> [YOUR INSTRUCTIONS]: Give the material below as a two-column CSV with the headers "entry" and "answer". Each request gets one row, with its text under "entry" and its answer under "answer", and each field is quoted with line breaks replaced by spaces.

> [GIVEN RECORDS]:
*-*-*
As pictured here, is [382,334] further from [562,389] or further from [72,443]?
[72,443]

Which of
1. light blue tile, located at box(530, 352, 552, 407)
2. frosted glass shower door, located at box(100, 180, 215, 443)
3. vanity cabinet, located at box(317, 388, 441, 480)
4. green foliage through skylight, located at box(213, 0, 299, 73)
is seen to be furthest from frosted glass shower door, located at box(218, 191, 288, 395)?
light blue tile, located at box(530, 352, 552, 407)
*-*-*
> [THE REPLY]:
entry,answer
"As pictured here, is [382,334] further from [562,389] or further from [72,443]?","[72,443]"
"Which of 1. light blue tile, located at box(530, 352, 552, 407) 2. frosted glass shower door, located at box(100, 180, 215, 443) 3. vanity cabinet, located at box(317, 388, 441, 480) 4. green foliage through skylight, located at box(213, 0, 299, 73) is seen to be furthest from frosted glass shower door, located at box(218, 191, 288, 395)?","light blue tile, located at box(530, 352, 552, 407)"